In the end, it did not end as planned…

Turns out my dad did get in a car to head towards the resort where we were going to all get together as a family. But once I landed in Kolkata airport, I got the news from my brother that I was very afraid of. My dad fell ill after an hour and started throwing up. The decision was taken to not take any more chances and the car turned around to get him back home. All this happened when I was in flight. The good news was that he was very stable after reaching home. The bad news was that if the logistics of his journey was set up differently, this would not have happened at all. Well, we were where we were.

Here came the next complication. You see, we had planned a big surprise for my dad. To go back to his life history, after he left tilling land in his village and moved to Durgapur to join an upcoming steel factory (the one move that put the three of us siblings on a completely different life path), he had then tried to convince other folks from his village to get out of farming and go get a job in an industry. Two that he had succeeded with were my mother’s brother and one of his cousins. I traditionally have called them “Mama” and “Kaka”.

They too moved to Durgapur and started their family there. In the process they got their families on a different arc of financial stability too. And they have been forever thankful to my dad about that. They would always show up at her house and help my dad and mom with a small thing here and a small thing there. In fact, I grew fairly close to my “mama” and his family. He had a big part in my life – from rushing me to the hospital when I came down with typhoid to teaching me how to tie a tie when I had my first job interview. He also was the one who got me interested in math early on by giving me math problems to solve for. My “kaka” lived a little further away and we saw him more on a weekly basis rather than multiple times a week. I remember looking forward to his trips because of his quick, funny quips and the constant supply of logic puzzles he used to have.

After my father suffered his stroke in Sep 2017, during his recovery period, one of the first memories that came back to him was these two uncles. He would repeatedly talk about how much he helped them and how much they helped him back and that that was what being a family meant. He would repeat the same thing over and over again.
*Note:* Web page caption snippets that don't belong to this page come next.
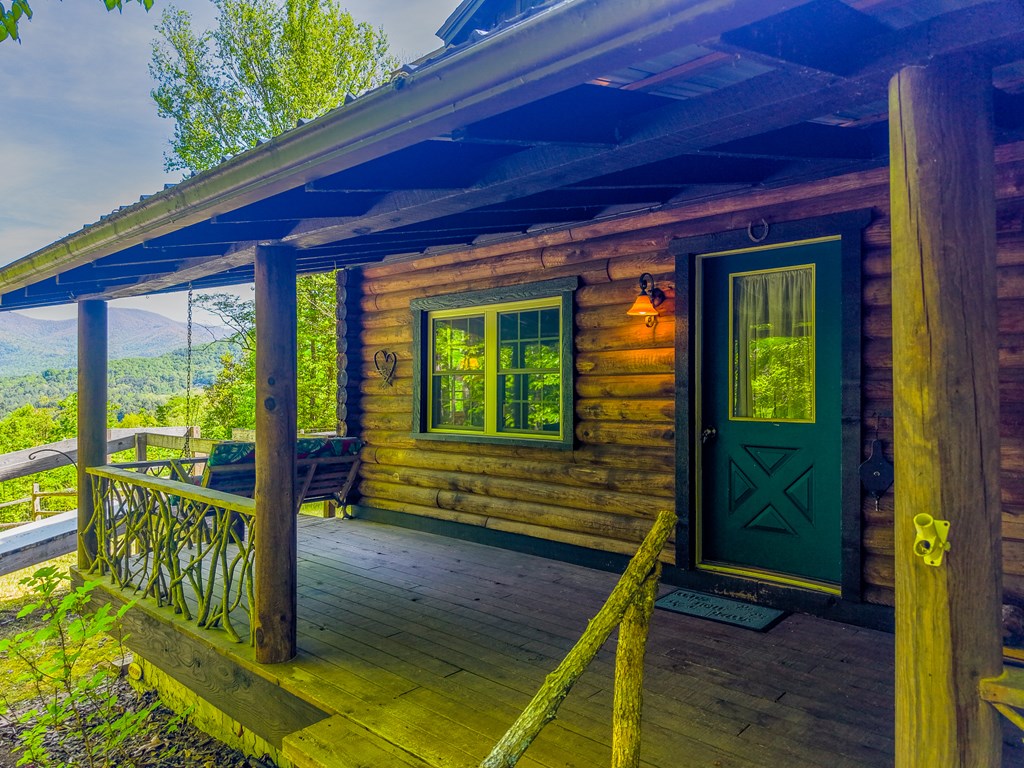 315 Ramblewood Road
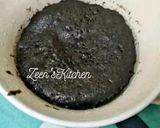 A picture of step 2 of Microwave Mug Brownie.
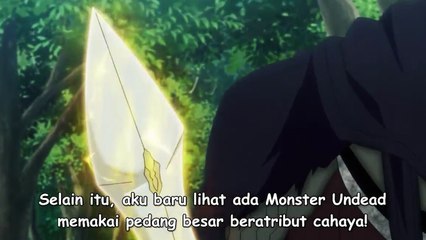 Atarashii Mon Eps  1-2-3 Sub Indo (The New Gate)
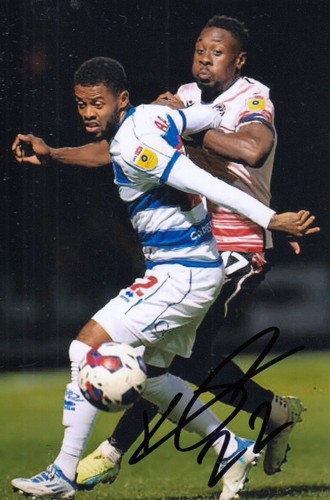 Kenneth paal hand signed - paal,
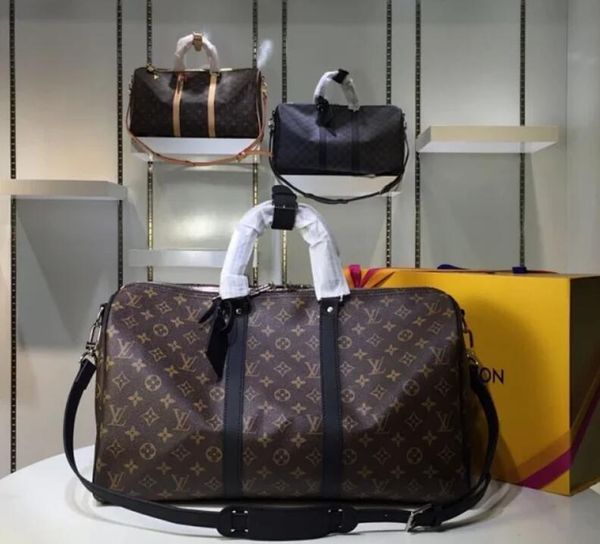 

body brand designer luxury totes m41416 m41414 new large-capacity cross travel bag handbag handbags bag iconic handles shoulder bags clu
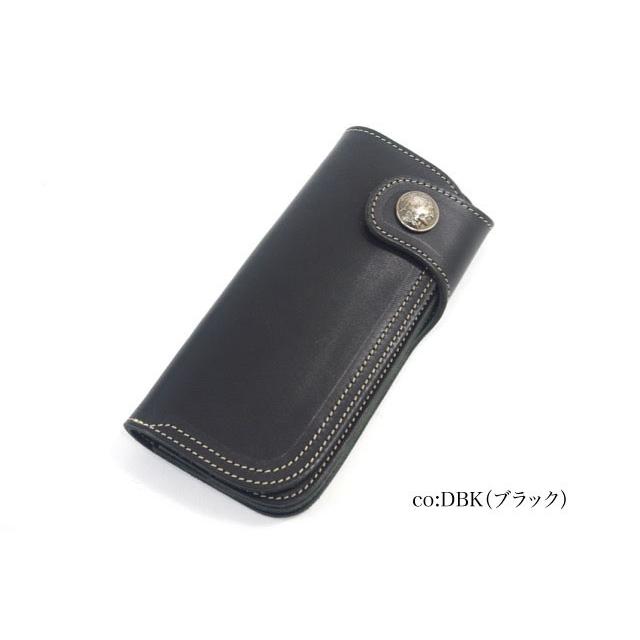 REDMOON（レッドムーン） RRC 長財布 ロングウォレット 全4色 男女兼用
Looking back, while that part of his memory got restored early, the rest of the brain was still damaged and he had no idea that he had just mentioned the same thing a minute back.

Regardless, those two uncles were his source of pride always. First, they joined him in his call to give up on tiling land. And second, he had helped them get a job. On the other hand, he also was very happy how much he could depend on them whenever he needed some help. He always referred to them as his right arm and left arm.
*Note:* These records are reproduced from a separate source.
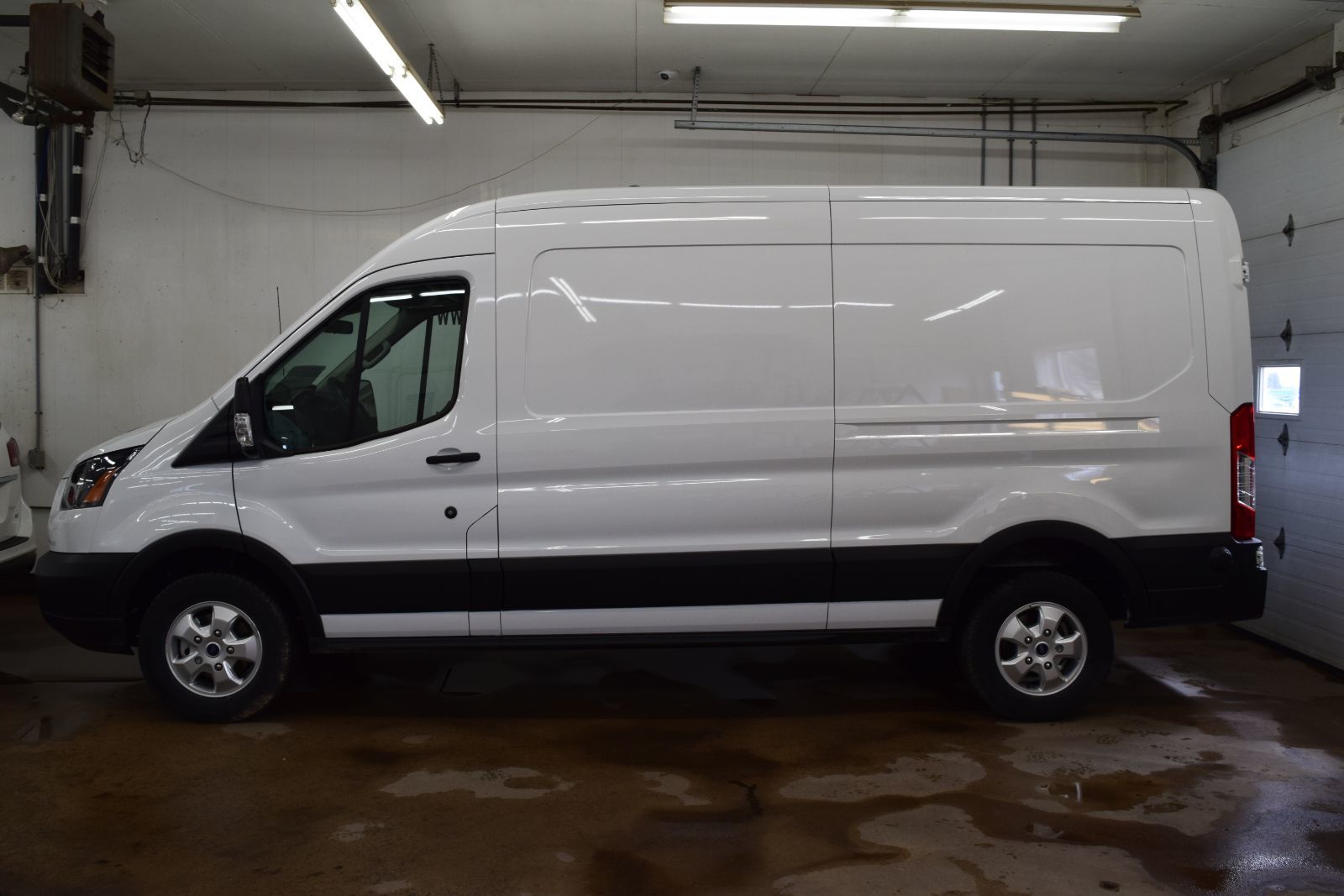 ford transit t250 for sale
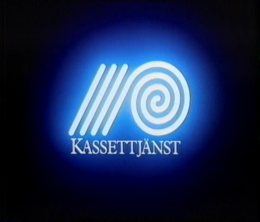 YLE Kassettjänst (1980's-1991)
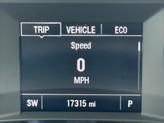 Thumbnail of 2024 Lakeshore Blue Metallic Chevrolet Malibu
Back to Sunday. So, the idea was to get those two uncles (and aunts) to come to the resort and spend a couple of days with my dad. We figured he would have a blast. It was not an easy journey for either of the uncles – one of who is a cancer survivor and the other has had some serious nerve damages (and actually cannot speak fully well due to a botched surgery).

Anyways, the best news of the day after I landed was that my dad was stable and normal once he went back home. The quick decision from me was to proceed with the vacation as planned sans my parents. As much as it hurt that I would not see him with my uncles, it was no less a trip for me to spend time with the two uncles myself. While I have kept up with them and their families over the phone and visit them fairly often during my trips to India, this was the first time – after early childhood – that I would get them for some quality time.
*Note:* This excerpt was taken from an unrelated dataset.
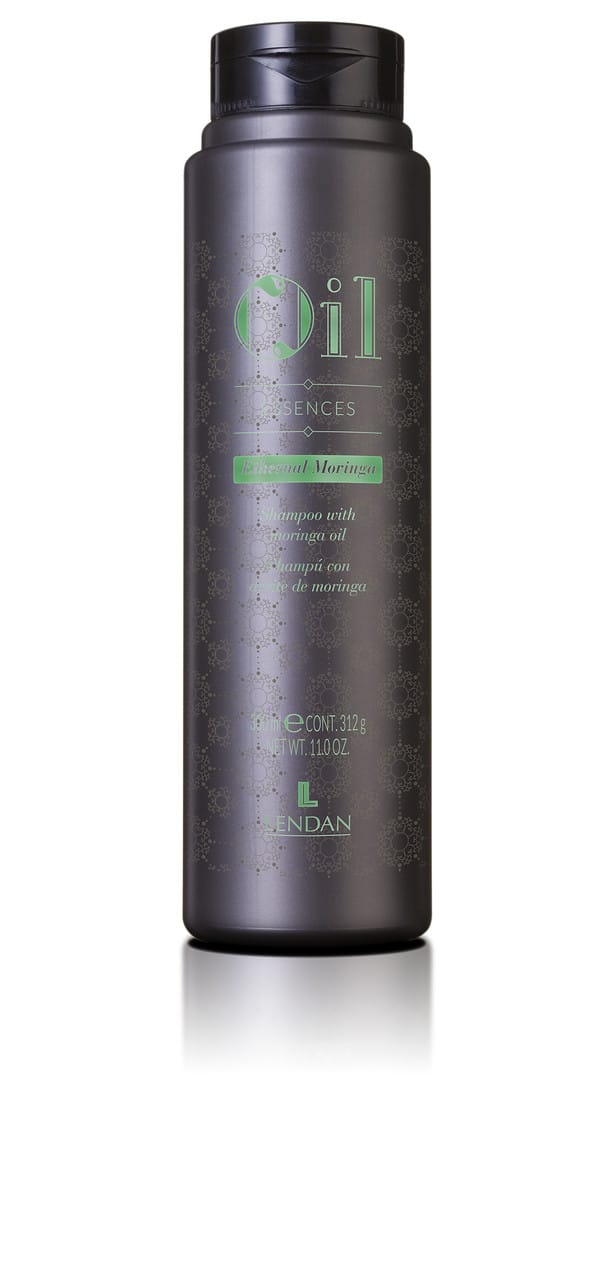 lendan Shampoo Lendan - Oil Essences - Moringa Shampoo 300ml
And then there was the next generation. For the nephews and the niece, they were literally having hourly countdown to the trip. It would have been devastating for them to cancel the trip.

So, well, we went ahead and pointed all the cars to the resort.

Looking back, it was simply a blast. I will put more pictures soon. But to get a couple of days to sit down and say Thank You to folks who helped you and your siblings in the formative stages of life was invaluable. To do that while similarly creating memorable moments for the next generation at the same time? Now, that was priceless.